Estratto del documento:

**********

Questa mattina, diversi droni sono stati avvistati nei cieli di Copenaghen, portando la polizia a chiudere l'area circostante l'ambasciata degli Stati Uniti.
La polizia di Copenaghen ha ufficialmente confermato la chiusura di Dag Hammarskjölds Allé, la via nel quartiere di Østerbro dove si trova l'ambasciata americana, consigliando agli automobilisti di prendere percorsi alternativi. Le autorità stanno indagando su un "evento sospetto", senza fornire ulteriori dettagli né collegarlo ufficialmente alla presenza dei droni.
Un testimone presente sul posto ha riferito all'Adnkronos che: "è tutto bloccato, scuole ed edifici sono stati evacuati, e ci sono elicotteri che sorvolano l'area".

**********

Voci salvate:
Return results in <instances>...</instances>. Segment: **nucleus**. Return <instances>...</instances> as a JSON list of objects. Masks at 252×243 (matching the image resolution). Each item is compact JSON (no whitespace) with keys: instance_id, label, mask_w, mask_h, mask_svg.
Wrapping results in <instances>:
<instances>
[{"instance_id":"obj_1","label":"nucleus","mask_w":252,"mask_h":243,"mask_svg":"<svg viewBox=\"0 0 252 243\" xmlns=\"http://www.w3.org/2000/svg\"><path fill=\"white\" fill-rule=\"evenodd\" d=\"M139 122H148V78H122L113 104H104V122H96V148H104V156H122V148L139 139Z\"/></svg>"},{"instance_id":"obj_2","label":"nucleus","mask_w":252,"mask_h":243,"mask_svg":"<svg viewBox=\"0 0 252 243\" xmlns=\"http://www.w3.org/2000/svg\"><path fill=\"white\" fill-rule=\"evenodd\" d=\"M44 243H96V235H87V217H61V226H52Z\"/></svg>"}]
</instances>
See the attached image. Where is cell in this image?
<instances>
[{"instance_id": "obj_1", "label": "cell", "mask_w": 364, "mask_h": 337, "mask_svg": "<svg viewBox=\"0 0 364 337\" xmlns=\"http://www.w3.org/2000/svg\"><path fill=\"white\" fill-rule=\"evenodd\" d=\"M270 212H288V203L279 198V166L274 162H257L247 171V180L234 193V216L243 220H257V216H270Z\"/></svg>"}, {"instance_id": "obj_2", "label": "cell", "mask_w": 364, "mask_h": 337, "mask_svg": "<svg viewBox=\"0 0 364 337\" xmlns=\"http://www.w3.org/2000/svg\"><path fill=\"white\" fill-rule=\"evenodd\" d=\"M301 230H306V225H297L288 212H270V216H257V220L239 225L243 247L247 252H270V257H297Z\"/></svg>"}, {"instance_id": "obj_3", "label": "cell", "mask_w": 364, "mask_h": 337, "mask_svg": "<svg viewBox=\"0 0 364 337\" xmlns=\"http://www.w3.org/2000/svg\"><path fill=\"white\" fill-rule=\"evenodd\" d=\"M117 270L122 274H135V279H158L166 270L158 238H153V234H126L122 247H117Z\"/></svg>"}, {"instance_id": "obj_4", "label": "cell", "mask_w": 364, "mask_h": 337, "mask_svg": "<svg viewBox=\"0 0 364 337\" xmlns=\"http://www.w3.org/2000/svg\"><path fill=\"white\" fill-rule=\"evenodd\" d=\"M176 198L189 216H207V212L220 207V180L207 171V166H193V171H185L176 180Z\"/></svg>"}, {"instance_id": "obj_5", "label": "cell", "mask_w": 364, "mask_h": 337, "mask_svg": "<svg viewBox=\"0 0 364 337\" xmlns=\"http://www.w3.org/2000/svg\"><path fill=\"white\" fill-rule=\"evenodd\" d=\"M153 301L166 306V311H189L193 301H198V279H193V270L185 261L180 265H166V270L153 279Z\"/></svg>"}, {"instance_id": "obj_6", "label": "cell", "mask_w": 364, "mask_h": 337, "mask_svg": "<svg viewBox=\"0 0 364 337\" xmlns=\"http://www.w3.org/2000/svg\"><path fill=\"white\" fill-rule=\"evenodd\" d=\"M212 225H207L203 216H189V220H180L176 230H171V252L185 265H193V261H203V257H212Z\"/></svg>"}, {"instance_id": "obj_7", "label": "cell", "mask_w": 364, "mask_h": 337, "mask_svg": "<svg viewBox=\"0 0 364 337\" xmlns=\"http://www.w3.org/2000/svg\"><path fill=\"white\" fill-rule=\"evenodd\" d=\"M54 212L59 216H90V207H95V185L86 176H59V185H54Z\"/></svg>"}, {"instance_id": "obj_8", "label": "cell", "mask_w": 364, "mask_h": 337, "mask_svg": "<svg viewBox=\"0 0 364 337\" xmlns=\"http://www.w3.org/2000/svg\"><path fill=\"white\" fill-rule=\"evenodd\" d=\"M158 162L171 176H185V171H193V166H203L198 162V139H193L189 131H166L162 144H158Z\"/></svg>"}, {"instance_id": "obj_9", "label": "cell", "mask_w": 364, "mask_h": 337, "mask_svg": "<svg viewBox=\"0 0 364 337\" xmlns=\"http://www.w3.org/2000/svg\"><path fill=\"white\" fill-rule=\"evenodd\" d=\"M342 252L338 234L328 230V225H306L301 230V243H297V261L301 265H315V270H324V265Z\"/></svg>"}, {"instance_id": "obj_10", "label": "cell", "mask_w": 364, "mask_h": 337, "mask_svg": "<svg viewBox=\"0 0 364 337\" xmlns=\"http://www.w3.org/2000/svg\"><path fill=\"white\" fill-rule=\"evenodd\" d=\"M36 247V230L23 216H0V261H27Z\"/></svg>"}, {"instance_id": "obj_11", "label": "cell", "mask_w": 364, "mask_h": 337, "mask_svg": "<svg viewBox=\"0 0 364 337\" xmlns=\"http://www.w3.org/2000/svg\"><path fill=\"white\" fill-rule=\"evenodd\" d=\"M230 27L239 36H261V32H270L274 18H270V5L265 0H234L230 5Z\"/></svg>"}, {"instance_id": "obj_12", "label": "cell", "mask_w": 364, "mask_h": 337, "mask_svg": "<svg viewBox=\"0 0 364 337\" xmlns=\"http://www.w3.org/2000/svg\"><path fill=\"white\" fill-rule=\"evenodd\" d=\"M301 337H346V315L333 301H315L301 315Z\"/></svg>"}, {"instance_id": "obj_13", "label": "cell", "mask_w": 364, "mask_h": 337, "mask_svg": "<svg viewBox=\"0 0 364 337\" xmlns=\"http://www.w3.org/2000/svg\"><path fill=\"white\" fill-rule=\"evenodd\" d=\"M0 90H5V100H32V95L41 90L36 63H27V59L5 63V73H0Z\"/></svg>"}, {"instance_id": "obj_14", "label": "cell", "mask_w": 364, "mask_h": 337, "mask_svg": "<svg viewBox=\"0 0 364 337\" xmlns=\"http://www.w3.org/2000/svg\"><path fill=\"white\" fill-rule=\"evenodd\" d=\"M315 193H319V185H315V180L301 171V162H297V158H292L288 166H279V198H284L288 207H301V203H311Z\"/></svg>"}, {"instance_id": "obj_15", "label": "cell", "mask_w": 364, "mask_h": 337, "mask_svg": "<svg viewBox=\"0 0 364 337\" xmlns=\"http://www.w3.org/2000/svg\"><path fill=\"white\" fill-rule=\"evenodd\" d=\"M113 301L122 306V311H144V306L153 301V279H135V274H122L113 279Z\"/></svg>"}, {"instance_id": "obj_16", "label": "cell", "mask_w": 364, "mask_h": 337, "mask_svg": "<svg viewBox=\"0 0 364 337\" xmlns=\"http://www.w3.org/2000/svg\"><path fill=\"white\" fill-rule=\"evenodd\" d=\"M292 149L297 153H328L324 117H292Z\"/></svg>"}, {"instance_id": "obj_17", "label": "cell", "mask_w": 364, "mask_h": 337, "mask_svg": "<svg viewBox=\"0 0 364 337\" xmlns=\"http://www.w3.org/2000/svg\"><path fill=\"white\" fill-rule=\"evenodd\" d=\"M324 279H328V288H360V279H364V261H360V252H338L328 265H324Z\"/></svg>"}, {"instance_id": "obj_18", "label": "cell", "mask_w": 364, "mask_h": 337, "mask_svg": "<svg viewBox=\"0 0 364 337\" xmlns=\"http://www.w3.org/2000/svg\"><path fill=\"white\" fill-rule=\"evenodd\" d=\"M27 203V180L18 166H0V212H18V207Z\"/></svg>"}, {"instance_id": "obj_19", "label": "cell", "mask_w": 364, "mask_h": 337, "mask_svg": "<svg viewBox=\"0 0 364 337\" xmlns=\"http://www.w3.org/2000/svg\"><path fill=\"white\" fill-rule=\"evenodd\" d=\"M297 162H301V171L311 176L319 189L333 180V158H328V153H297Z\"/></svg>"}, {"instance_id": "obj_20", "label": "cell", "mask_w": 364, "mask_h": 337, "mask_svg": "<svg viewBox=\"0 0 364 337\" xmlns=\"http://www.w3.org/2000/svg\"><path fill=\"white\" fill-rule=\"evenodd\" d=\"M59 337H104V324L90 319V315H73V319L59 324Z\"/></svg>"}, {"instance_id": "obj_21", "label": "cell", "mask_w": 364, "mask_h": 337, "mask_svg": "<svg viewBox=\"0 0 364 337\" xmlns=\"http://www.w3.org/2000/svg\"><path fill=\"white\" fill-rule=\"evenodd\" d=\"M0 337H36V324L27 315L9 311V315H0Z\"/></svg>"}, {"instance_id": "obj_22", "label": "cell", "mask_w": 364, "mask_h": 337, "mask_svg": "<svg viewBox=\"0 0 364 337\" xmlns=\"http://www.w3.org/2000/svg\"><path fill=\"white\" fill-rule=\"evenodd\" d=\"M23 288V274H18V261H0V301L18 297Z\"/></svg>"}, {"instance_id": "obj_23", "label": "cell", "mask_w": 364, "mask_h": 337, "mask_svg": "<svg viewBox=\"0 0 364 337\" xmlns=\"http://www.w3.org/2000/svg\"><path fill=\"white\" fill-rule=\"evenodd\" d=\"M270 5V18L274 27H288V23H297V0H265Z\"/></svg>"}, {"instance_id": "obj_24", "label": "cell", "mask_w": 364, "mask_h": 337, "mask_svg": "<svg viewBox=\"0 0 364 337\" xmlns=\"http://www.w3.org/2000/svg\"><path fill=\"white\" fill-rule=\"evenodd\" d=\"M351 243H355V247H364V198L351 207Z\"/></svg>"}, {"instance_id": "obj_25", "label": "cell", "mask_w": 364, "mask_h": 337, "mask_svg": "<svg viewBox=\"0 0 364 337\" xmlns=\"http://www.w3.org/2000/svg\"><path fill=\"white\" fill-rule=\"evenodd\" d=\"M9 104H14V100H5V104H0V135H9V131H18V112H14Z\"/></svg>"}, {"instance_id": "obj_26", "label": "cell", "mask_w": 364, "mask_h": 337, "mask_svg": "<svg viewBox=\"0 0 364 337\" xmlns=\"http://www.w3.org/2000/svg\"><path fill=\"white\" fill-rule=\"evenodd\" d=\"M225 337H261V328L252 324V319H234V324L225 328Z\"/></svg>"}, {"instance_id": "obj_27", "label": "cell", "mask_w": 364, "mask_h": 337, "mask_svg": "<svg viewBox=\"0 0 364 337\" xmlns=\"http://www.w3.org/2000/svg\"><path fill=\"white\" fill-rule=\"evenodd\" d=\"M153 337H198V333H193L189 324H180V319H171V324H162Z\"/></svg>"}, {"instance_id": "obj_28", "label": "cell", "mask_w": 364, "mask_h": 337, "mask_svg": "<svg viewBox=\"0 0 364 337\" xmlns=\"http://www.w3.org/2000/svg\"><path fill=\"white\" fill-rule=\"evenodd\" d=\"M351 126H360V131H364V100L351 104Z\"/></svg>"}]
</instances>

**********

Compito 1:
Trascrivi il testo sui droni a Copenaghen cominciando dalle parole "Questa mattina, diversi" e fermandoti dopo le parole "presenza dei droni.".
Compito 2:
Nel testo sui droni a Copenaghen, quale via ha chiuso la polizia?
Compito 3:
Riprendi il testo sui droni a Copenaghen e proseguilo dal punto in cui si ferma.

La tua risposta 1:
Questa mattina, diversi droni sono stati avvistati nei cieli di Copenaghen, portando la polizia a chiudere l'area circostante l'ambasciata degli Stati Uniti.
La polizia di Copenaghen ha ufficialmente confermato la chiusura di Dag Hammarskjölds Allé, la via nel quartiere di Østerbro dove si trova l'ambasciata americana, consigliando agli automobilisti di prendere percorsi alternativi. Le autorità stanno indagando su un "evento sospetto", senza fornire ulteriori dettagli né collegarlo ufficialmente alla presenza dei droni.

La tua risposta 2:
Dag Hammarskjölds Allé, nel quartiere di Østerbro, dove si trova l'ambasciata americana.

La tua risposta 3:
La notizia giunge in un momento delicato per Copenaghen. Oggi e domani, 18 e 19 settembre, la capitale danese ospita la conferenza del Comitato militare della NATO, con la partecipazione dei capi di Stato maggiore della Difesa dei Paesi dell'Alleanza Atlantica. Per l'occasione, è stata istituita una vasta zona temporanea di restrizione dello spazio aereo sopra gran parte della città e dell'isola di Amager, dove è vietato far volare droni senza un'autorizzazione scritta della polizia.
Ieri, la polizia danese ha annunciato di aver incriminato due persone in due episodi separati per aver fatto volare droni nella zona con restrizioni. Al momento, non ci sono dichiarazioni ufficiali su eventuali collegamenti tra quegli episodi e quanto accaduto questa mattina nei pressi dell'ambasciata statunitense.